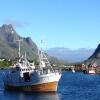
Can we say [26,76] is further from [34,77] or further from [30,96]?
[30,96]

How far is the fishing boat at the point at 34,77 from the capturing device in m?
106

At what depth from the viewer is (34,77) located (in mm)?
107438

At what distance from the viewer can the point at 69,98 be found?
97.8 m

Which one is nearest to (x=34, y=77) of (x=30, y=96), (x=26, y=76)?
(x=26, y=76)

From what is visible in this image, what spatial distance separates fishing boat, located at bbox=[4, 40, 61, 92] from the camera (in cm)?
10631

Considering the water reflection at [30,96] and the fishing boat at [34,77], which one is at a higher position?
the fishing boat at [34,77]

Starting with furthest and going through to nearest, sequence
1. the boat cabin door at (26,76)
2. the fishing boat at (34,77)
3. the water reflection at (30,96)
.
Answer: the boat cabin door at (26,76)
the fishing boat at (34,77)
the water reflection at (30,96)

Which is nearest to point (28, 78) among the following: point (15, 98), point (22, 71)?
point (22, 71)

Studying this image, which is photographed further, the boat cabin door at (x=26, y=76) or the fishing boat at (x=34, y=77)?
→ the boat cabin door at (x=26, y=76)

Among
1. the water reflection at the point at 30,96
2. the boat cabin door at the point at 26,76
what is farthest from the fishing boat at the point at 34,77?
the water reflection at the point at 30,96

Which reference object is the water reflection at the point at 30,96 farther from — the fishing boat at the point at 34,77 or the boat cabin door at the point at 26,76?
the boat cabin door at the point at 26,76

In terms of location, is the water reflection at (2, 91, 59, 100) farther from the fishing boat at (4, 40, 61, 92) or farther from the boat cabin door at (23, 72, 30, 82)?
the boat cabin door at (23, 72, 30, 82)

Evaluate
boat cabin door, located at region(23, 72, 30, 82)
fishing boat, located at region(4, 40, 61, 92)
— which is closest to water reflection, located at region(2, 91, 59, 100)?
fishing boat, located at region(4, 40, 61, 92)

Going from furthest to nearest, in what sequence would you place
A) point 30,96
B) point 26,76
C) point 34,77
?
point 26,76
point 34,77
point 30,96
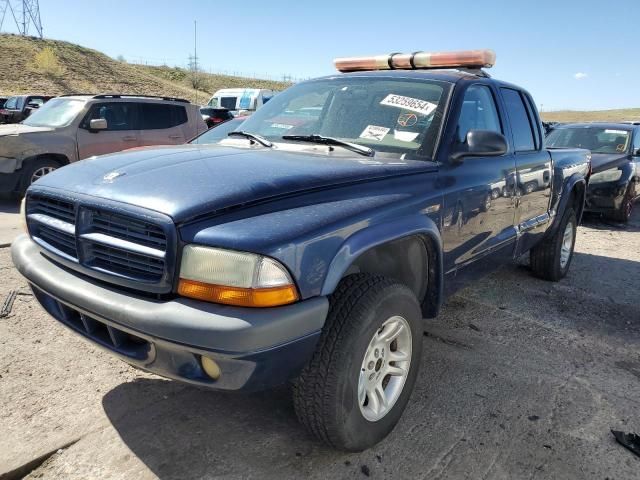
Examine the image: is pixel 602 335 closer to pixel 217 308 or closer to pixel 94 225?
pixel 217 308

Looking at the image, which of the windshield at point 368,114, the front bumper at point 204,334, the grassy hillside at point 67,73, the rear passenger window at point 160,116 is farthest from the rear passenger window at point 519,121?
the grassy hillside at point 67,73

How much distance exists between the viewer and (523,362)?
349cm

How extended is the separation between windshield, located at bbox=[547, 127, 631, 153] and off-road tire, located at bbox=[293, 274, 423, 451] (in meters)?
8.17

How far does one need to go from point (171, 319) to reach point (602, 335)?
137 inches

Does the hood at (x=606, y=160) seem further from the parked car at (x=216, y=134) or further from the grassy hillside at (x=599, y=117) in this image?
the grassy hillside at (x=599, y=117)

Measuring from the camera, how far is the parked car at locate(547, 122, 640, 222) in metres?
8.41

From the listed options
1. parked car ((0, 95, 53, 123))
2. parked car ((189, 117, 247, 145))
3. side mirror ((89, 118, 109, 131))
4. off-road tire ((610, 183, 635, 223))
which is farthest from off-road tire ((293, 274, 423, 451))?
parked car ((0, 95, 53, 123))

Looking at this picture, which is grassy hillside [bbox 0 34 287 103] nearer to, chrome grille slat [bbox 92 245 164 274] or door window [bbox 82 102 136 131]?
door window [bbox 82 102 136 131]

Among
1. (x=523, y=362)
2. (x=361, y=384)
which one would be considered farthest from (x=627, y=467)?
(x=361, y=384)

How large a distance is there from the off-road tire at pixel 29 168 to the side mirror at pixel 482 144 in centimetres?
688

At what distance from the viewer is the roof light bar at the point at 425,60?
3604 millimetres

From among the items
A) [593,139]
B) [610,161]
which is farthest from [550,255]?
[593,139]

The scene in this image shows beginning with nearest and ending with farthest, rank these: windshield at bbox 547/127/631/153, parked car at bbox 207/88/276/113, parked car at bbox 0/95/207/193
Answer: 1. parked car at bbox 0/95/207/193
2. windshield at bbox 547/127/631/153
3. parked car at bbox 207/88/276/113

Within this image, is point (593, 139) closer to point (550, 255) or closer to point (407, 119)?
point (550, 255)
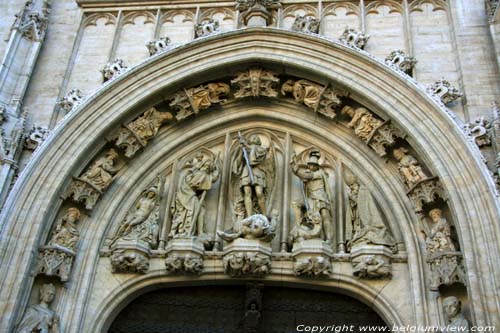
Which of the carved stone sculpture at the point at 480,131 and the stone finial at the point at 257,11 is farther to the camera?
the stone finial at the point at 257,11

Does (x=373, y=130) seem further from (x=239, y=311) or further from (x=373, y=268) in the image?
(x=239, y=311)

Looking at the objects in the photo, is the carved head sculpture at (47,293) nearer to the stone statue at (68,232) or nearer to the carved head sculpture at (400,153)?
the stone statue at (68,232)

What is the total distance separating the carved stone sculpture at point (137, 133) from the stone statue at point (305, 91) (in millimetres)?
1906

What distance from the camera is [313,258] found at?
759cm

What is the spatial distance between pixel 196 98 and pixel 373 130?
2528 mm

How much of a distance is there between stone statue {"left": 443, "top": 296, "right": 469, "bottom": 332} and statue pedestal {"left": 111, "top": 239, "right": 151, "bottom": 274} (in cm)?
360

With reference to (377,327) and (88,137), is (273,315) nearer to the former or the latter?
(377,327)

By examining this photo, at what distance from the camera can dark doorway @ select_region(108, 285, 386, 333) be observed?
25.4ft

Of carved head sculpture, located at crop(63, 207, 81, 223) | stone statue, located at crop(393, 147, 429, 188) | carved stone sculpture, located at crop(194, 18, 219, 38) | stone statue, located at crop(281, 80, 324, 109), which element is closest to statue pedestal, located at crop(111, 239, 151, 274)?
carved head sculpture, located at crop(63, 207, 81, 223)

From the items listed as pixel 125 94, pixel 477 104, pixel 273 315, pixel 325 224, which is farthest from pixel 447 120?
pixel 125 94

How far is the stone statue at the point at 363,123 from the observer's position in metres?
8.36

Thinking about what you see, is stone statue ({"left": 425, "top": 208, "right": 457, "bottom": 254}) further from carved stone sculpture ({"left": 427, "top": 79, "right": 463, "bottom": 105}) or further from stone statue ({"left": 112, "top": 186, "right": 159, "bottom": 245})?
stone statue ({"left": 112, "top": 186, "right": 159, "bottom": 245})

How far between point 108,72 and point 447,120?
182 inches

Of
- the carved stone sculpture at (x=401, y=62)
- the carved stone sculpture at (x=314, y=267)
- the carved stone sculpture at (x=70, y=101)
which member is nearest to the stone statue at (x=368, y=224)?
the carved stone sculpture at (x=314, y=267)
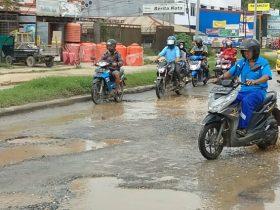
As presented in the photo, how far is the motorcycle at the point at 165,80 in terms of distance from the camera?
15219 millimetres

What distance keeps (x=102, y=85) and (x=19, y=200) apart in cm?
843

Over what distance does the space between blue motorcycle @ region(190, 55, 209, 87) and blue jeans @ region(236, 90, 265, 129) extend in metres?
11.2

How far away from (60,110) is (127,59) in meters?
16.0

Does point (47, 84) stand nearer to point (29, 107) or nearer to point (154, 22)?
point (29, 107)

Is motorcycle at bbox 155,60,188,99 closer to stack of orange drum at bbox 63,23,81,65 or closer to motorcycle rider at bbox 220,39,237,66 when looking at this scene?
motorcycle rider at bbox 220,39,237,66

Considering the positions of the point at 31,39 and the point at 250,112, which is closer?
the point at 250,112

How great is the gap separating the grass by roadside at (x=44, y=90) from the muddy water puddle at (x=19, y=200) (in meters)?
6.43

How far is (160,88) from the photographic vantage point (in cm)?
1523

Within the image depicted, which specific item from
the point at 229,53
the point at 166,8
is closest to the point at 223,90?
the point at 229,53

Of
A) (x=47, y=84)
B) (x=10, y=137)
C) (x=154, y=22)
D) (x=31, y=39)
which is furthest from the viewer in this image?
(x=154, y=22)

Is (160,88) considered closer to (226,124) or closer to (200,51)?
(200,51)

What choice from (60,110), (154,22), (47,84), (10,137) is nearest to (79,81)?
(47,84)

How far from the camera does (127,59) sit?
92.9ft

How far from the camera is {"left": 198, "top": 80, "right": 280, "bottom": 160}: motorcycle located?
733 centimetres
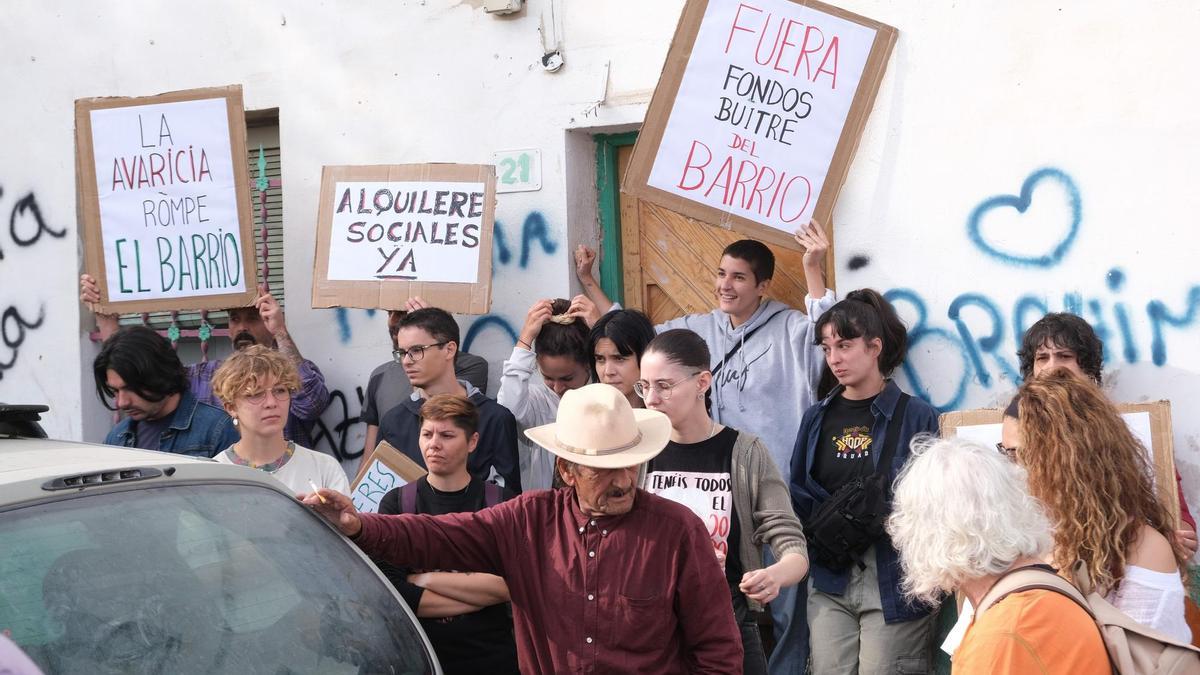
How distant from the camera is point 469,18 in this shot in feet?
22.5

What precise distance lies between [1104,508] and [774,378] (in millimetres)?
2190

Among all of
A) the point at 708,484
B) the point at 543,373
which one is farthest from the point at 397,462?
the point at 708,484

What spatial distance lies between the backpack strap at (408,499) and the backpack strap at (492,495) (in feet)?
0.81

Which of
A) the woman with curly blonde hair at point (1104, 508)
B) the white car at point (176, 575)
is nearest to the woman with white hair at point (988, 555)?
the woman with curly blonde hair at point (1104, 508)

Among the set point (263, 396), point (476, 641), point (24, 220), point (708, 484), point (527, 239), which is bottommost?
point (476, 641)

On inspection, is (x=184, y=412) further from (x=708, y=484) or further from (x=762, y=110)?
(x=762, y=110)

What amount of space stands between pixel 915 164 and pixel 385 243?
2524mm

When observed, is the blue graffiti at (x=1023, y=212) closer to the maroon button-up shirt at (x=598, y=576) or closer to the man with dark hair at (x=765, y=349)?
the man with dark hair at (x=765, y=349)

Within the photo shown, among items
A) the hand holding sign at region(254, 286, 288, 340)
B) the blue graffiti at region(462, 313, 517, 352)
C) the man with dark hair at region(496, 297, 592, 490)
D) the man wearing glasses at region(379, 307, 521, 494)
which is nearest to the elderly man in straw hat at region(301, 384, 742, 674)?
the man wearing glasses at region(379, 307, 521, 494)

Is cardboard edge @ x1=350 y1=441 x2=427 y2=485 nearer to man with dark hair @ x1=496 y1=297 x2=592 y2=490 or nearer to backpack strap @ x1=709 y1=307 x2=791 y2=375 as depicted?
man with dark hair @ x1=496 y1=297 x2=592 y2=490

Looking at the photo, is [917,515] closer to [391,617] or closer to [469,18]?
[391,617]

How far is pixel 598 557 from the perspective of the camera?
336cm

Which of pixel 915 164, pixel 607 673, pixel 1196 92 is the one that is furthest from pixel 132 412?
pixel 1196 92

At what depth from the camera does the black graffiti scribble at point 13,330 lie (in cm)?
795
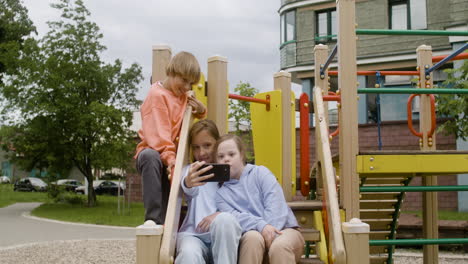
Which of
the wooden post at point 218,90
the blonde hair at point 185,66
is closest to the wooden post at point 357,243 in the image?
the blonde hair at point 185,66

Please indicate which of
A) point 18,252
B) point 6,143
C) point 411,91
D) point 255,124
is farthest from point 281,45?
point 411,91

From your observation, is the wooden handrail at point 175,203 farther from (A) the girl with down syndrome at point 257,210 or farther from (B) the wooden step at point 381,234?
(B) the wooden step at point 381,234

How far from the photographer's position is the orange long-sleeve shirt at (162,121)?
10.4 feet

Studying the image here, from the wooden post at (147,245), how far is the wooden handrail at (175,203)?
0.11 ft

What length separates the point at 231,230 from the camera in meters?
2.53

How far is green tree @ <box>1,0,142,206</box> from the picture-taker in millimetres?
16469

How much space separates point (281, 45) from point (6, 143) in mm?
11395

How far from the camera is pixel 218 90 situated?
154 inches

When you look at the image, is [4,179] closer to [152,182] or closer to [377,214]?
[377,214]

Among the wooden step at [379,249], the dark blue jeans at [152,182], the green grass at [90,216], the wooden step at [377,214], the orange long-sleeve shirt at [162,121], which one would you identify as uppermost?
the orange long-sleeve shirt at [162,121]

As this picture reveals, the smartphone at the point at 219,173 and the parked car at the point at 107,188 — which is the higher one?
the smartphone at the point at 219,173

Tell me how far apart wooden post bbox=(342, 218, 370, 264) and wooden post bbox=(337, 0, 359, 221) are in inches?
23.5

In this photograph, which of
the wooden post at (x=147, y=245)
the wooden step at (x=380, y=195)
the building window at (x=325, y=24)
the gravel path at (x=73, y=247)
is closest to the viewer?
the wooden post at (x=147, y=245)

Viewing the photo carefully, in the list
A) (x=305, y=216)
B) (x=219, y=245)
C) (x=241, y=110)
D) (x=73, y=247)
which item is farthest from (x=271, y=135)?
(x=241, y=110)
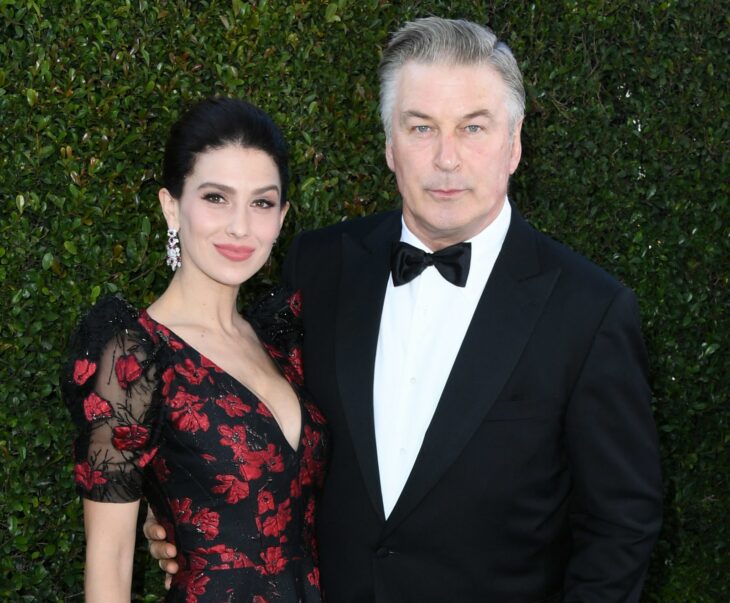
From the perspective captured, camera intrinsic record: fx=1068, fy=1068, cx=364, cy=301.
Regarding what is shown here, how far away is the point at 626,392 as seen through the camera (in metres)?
3.17

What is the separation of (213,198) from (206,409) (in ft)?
2.25

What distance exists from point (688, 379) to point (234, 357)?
2860 millimetres

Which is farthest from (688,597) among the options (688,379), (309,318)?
(309,318)

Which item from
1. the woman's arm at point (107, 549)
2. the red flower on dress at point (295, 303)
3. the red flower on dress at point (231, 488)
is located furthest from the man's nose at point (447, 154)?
the woman's arm at point (107, 549)

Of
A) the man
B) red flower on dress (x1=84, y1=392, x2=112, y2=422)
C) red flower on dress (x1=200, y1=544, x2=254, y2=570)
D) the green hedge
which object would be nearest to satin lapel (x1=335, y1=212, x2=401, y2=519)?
the man

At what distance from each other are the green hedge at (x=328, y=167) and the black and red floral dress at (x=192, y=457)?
95cm

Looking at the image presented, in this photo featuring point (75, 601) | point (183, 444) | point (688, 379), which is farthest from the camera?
point (688, 379)

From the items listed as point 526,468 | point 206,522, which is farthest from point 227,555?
point 526,468

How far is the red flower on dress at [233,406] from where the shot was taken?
10.6ft

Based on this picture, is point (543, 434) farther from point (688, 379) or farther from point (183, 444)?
point (688, 379)

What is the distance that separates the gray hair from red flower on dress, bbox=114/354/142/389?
113 centimetres

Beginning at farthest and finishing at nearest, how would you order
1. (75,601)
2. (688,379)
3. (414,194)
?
(688,379) → (75,601) → (414,194)

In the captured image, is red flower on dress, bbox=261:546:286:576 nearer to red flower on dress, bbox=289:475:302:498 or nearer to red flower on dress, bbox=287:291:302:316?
red flower on dress, bbox=289:475:302:498

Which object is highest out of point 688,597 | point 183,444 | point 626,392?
point 626,392
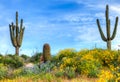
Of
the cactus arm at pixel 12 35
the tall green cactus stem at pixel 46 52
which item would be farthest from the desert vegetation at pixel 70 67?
the cactus arm at pixel 12 35

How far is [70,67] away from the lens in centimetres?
1967

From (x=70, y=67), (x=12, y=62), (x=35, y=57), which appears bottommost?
(x=70, y=67)

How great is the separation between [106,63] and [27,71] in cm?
578

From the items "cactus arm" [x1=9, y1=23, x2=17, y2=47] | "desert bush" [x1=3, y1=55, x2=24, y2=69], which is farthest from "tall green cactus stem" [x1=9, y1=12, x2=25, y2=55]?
"desert bush" [x1=3, y1=55, x2=24, y2=69]

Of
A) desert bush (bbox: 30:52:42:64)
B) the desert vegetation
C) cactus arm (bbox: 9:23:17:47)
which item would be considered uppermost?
cactus arm (bbox: 9:23:17:47)

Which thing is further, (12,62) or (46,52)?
(12,62)

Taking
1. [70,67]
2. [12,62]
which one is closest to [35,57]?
[12,62]

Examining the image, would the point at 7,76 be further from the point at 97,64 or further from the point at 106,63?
the point at 106,63

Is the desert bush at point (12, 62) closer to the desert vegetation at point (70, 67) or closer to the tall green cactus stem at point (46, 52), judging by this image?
the desert vegetation at point (70, 67)

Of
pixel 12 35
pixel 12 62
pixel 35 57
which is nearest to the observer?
pixel 12 62

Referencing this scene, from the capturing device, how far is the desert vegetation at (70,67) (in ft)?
48.3

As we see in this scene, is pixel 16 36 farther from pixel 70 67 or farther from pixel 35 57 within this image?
pixel 70 67

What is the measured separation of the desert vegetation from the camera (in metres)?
14.7

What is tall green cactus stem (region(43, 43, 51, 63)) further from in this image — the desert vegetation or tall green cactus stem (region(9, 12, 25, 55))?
tall green cactus stem (region(9, 12, 25, 55))
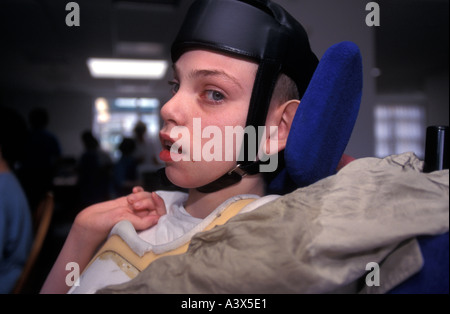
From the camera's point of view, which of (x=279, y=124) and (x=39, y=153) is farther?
(x=39, y=153)

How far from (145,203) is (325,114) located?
0.35 metres

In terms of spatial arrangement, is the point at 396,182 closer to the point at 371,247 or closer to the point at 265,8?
the point at 371,247

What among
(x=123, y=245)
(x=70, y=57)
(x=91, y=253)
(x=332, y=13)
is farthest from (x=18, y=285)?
(x=70, y=57)

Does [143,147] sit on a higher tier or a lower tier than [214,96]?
lower

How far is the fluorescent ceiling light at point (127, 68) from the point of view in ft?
17.6

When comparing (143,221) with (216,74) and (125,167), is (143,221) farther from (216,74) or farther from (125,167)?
(125,167)

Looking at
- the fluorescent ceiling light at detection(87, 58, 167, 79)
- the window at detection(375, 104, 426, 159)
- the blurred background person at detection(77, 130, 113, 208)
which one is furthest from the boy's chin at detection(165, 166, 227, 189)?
the fluorescent ceiling light at detection(87, 58, 167, 79)

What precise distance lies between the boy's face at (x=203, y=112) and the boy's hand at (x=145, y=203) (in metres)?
0.08

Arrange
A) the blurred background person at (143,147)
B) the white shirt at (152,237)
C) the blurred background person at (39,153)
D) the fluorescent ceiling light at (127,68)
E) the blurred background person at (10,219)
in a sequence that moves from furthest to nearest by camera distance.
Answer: the fluorescent ceiling light at (127,68) → the blurred background person at (39,153) → the blurred background person at (143,147) → the blurred background person at (10,219) → the white shirt at (152,237)

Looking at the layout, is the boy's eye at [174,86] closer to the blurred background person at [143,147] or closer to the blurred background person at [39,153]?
the blurred background person at [143,147]

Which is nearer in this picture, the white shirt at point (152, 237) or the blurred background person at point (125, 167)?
the white shirt at point (152, 237)

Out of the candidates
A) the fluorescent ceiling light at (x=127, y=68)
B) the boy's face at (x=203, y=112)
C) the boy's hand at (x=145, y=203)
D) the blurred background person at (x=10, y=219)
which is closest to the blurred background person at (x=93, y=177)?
the blurred background person at (x=10, y=219)

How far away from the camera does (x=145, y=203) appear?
2.07 ft

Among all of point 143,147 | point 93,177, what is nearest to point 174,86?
point 93,177
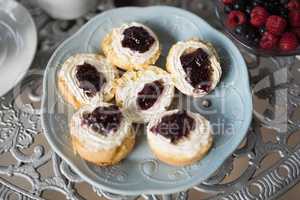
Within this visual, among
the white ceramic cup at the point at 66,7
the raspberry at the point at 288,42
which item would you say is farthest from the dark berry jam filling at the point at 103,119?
the raspberry at the point at 288,42

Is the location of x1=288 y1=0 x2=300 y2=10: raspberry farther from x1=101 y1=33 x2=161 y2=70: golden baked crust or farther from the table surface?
x1=101 y1=33 x2=161 y2=70: golden baked crust

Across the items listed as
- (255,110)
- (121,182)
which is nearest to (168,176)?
(121,182)

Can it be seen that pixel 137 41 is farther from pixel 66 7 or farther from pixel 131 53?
pixel 66 7

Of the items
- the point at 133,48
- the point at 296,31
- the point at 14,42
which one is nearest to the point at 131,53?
the point at 133,48

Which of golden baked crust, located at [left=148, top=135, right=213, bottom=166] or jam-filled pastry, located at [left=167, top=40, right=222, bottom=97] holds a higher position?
jam-filled pastry, located at [left=167, top=40, right=222, bottom=97]

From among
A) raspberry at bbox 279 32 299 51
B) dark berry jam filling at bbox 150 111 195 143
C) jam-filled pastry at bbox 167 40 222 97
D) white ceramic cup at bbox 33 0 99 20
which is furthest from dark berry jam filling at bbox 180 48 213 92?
white ceramic cup at bbox 33 0 99 20

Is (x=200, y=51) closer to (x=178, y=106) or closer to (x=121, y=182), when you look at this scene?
(x=178, y=106)

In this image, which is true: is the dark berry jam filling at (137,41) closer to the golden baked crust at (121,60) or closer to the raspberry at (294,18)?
the golden baked crust at (121,60)
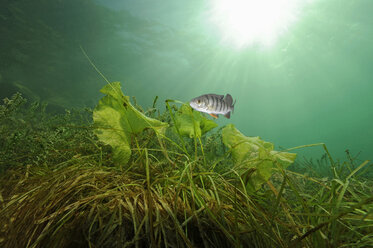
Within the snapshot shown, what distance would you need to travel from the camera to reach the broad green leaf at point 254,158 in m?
1.12

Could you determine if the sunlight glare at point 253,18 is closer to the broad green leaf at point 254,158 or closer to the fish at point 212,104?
the fish at point 212,104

☆ ☆ ☆ ☆

Task objective> Reproduce as a numbered list every line from the one containing "Could you determine" through the end of the listing, skipping any blank lines.

Solution for this task>
1. Could you determine if the sunlight glare at point 253,18 is closer to the broad green leaf at point 254,158 or closer to the fish at point 212,104?
2. the fish at point 212,104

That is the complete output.